Das war auch dem Bankier Hermann-Josef Abs klar, der die Delegation der Bundesrepublik bei den Verhandlungen in London anführte. Seine Parole: Aus den Gläubigern von heute sollten die Geldgeber und Investoren von morgen werden.
Die Verhandlungen begannen im Sommer 1952, sie waren zäh und schwierig. Würden die Gläubiger auf Geld verzichten? War den Deutschen zu trauen? "Es hat sogar eine Situation gegeben, wo es fast zum Abbruch der Verhandlungen gekommen wäre", erzählt die Historikerin Ursula Rombeck-Jaschinski. "Die Deutschen hatten den ausländischen Gläubigern ein Angebot vorgelegt, das aus Sicht des deutschen Finanzministeriums das Äußerste war, was möglich war. Dagegen betrachteten die Gläubiger das Angebot geradezu als eine Unverschämtheit."
Das Misstrauen der Gläubiger
Die Deutschen mussten nachbessern, dann gingen die Verhandlungen weiter. Die Parallelen zu den heutigen Verhandlungen zwischen Griechenland und seinen Geldgebern sind offensichtlich. Auch damals in London ging es darum, die richtige Balance zu finden. Die Gläubiger wollten möglichst viel von ihrem Geld wiedersehen, gleichzeitig sollte die Bundesrepublik wirtschaftlich nicht überlastet werden.
"Vor allem die Briten vertraten die Ansicht, die Deutschen könnten im Grunde auch alles zurückzahlen", so Rombeck-Jaschinski. "Aber dem haben die US-Amerikaner einen Riegel vorgeschoben, denn die waren daran interessiert, dass Deutschland noch Geld für anderes übrig hatte, insbesondere für die Wiederbewaffnung."
Das Abkommen, das die Teilnehmer der Schuldenkonferenz schließlich am 27. Februar 1953 unterschrieben, fiel für die westdeutsche Wirtschaft äußerst günstig aus: etwa die Hälfte der Schulden wurde erlassen, der Rest langfristig umgeschuldet.
Geburt der Exportnation
Zudem legte die Einigung den Grundstein für die deutsche Exportstärke.

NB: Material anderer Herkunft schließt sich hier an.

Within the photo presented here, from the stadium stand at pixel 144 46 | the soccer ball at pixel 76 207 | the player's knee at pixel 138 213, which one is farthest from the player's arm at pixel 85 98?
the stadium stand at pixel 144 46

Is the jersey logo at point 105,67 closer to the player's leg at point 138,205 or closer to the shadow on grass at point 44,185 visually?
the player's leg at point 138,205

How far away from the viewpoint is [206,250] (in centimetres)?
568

Denn die Bundesrepublik musste ihre Schulden nur bedienen, wenn sie durch den Außenhandel Geld verdiente. Die Gläubiger hatten somit ein Interesse daran, deutsche Waren zu kaufen, sagt Jürgen Kaiser von "erlassjahr.de". Seiner Ansicht nach könnte eine ähnliche Regelung heute auch dem hoch verschuldeten Griechenland helfen – zumal das Land vor der Krise noch Milliarden für Panzer aus Deutschland ausgegeben hatte.
"Würde man sagen: Die Deutschen bekommen erst dann wieder Geld, wenn sie einen griechischen Handelsbilanzüberschuss zulassen – dann würden die Griechen ziemlich lange exportieren und deutsche Touristen unterbringen, bis sie diese verdammten Panzer bezahlt hätten", so Kaiser.
Historikerin Rombeck-Jaschinski sagt, die Situation vor 60 Jahren sei nicht einfach auf die heutige Problematik übertragbar. Allerdings empfiehlt sie den Deutschen, bei den Verhandlungen mit Griechenland nicht zu vergessen, dass ihr eigenes Land auch einmal hoffnungslos überschuldet war und Hilfe nötig hatte.